Shana, das Wolfsmädchen
dir doch von weitem an, dass dir die Sache nicht liegt.«
Ich schwieg befangen. Sie nahm einen Schluck Tee.
»Gibt es etwas im Leben, das wichtig für dich ist?« Ich sagte rau: »Geige spielen.«
Ihr Augen funkelten ironisch.
»Ist das alles?«
Ich knetete meine Hände. Was sollte ich darauf antworten? Lela trank seelenruhig ihren Tee.
»Hör zu. Ich habe nachgedacht. Du taugst wirklich nicht viel in der Schule. Du willst nur Geige spielen. Und du hast Recht. Das ist eine Sache, die du besser kannst als die meisten. Vielleicht sogar besser als ich.«
Ich hob ruckartig den Kopf.
»Woher wissen Sie das?«
Das konnte doch nicht wahr sein. Sie machte sich über mich lustig! Doch sie blickte mich ganz ernst an.
»Ich habe es festgestellt.«
Schön. Aber was nun?
»Ich werde sparen«, sagte ich. »Und mir eine Geige kaufen. Und spielen. In der Freizeit und abends, wenn mein Vater nicht da ist.«
Sie zog die Stirn kraus.
»Warum, wenn dein Vater nicht da ist?«
Ich schluckte.
»Weil er … weil er gesagt hat, dass er früher auch gut spielte.«
»Er meinte also, dass du das Talent von ihm geerbt hast?«
Ich nickte. Sie ließ mich nicht aus den Augen.
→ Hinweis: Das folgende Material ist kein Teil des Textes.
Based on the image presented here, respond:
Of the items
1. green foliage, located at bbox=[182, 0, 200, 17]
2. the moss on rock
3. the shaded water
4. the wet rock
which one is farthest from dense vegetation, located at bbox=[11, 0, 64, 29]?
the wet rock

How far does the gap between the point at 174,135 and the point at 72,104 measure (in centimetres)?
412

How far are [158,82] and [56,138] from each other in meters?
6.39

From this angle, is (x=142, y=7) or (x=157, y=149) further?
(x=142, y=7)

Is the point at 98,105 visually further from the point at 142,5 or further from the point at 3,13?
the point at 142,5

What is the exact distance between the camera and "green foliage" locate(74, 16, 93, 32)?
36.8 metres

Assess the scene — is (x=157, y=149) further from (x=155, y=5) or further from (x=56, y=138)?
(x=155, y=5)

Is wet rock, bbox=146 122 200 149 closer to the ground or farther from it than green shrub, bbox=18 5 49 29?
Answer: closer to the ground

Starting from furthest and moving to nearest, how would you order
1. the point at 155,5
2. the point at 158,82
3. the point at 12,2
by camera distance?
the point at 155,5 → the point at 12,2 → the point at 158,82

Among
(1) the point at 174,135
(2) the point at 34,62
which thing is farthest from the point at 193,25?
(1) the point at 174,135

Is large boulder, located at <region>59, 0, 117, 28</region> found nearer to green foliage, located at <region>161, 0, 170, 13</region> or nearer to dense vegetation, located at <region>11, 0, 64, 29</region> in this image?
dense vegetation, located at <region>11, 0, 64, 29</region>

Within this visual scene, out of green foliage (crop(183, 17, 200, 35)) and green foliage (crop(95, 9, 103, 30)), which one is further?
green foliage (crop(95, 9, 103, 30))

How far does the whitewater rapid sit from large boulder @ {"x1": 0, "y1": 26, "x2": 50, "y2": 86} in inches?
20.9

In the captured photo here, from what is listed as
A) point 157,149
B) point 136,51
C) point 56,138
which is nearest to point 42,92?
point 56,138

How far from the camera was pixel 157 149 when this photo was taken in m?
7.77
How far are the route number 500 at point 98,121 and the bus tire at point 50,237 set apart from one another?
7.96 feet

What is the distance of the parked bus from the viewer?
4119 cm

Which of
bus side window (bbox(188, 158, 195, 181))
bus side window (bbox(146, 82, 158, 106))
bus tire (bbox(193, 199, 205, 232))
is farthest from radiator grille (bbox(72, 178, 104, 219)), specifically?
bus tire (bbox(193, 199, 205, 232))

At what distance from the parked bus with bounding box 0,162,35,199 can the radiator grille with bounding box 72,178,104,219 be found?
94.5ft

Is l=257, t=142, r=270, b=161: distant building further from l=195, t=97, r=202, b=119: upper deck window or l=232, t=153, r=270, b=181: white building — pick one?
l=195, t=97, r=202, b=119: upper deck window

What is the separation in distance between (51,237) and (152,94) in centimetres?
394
»Deswegen soll er nicht zuhören, wenn du spielst?« Ich schüttelte heftig den Kopf.
»Das ertrage ich nicht.«
»Was hast du gegen deinen Vater?«, fragte sie sanft.
»Bist du ihm böse, weil er trinkt?« Irgendwie musste ich meine Beklemmung loswerden.
»Früher, da war er nicht so. Aber seitdem meine Mutter tot ist, hängt er ständig in der Kneipe herum und kotzt ins Badezimmer. Ich mache das nicht sauber, ich nicht!«
»Verlangt er das von dir?«
»Nein. Nie. Er macht das immer selbst.«
»Siehst du. Das ist das Zeichen, dass er dich liebt.« Ich antwortete nicht. Lela betrachtete mich sinnend.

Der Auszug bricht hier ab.